Superionic –“Not the Ice or Water We’re Used To on Earth”
The scholars analysed three different phases of water: ice, liquid, and superionic, under the extreme temperature-and-pressure conditions typical of the internal layers of these planets. Black, hot, Superionic ice is a bizarre form of water that might comprise the bulk of giant icy planets throughout the universe.
The discovery of superionic ice, reports Joshua Skokol for Quanta who was not involved in the study, first theoretically predicted more than 30 years ago, “potentially solves the puzzle of what giant icy planets like Uranus and Neptune are made of. They’re now thought to have gaseous, mixed-chemical outer shells, a liquid layer of ionized water below that, a solid layer of superionic ice comprising the bulk of their interiors, and rocky centers.”
“It’s Really a New State of Matter”
Superionic ice not quite a new phase of water says physicist Livia Bove of France’s National Center for Scientific Research and Pierre and Marie Curie University, “It’s really a new state of matter,” she said, “which is rather spectacular.”
Grasselli and Baroni explain: “In such exotic physical conditions, we cannot think of ice as we are used to. Even water is actually different, denser, with several molecules dissociated into positive and negative ions, thus carrying an electrical charge.
Neptune’s “Great Dark Spot” –‘Jupiter Now has an Earth-Sized Rival’
Superionic water lies somewhere between the liquid and solid phases: the oxygen atoms of the H2O molecule are organised in a crystalline lattice, while hydrogen atoms diffuse freely like in a charged fluid”. The study of thermal and electrical currents generated by the water in these three different forms is essential to shed light on many unsolved issues.

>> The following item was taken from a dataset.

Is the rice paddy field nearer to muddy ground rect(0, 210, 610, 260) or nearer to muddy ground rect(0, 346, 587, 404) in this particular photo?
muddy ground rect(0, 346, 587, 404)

Existence of a Frozen Core
The two scientists also state that “internal electrical currents are at the base of the Planet’s magnetic field. If we understand how the former flow, we can learn a lot more about the latter”. And not only that. “The thermal and electrical transport coefficients dictate the planet’s history, how and when it was formed, how it cooled down. It is therefore crucial to analyse them with the appropriate tools, like the one we have developed. In particular, the heat conduction properties that emerge from our study allow us to hypothesize that the existence of a frozen core may explain the anomalously low luminosity of Uranus as due to an extremely low heat flux from its interior towards the surface.”
Furthermore, the electrical conductivity found for the superionic phase is far larger than assumed in previous models of magnetic field generation in Uranus and Neptune. Since superionic water is thought to dominate the dense and sluggish planetary layers below the convective fluid region where their magnetic field is generated, this new evidence could have a great impact on the study of the geometry and evolution of the magnetic fields of the two planets.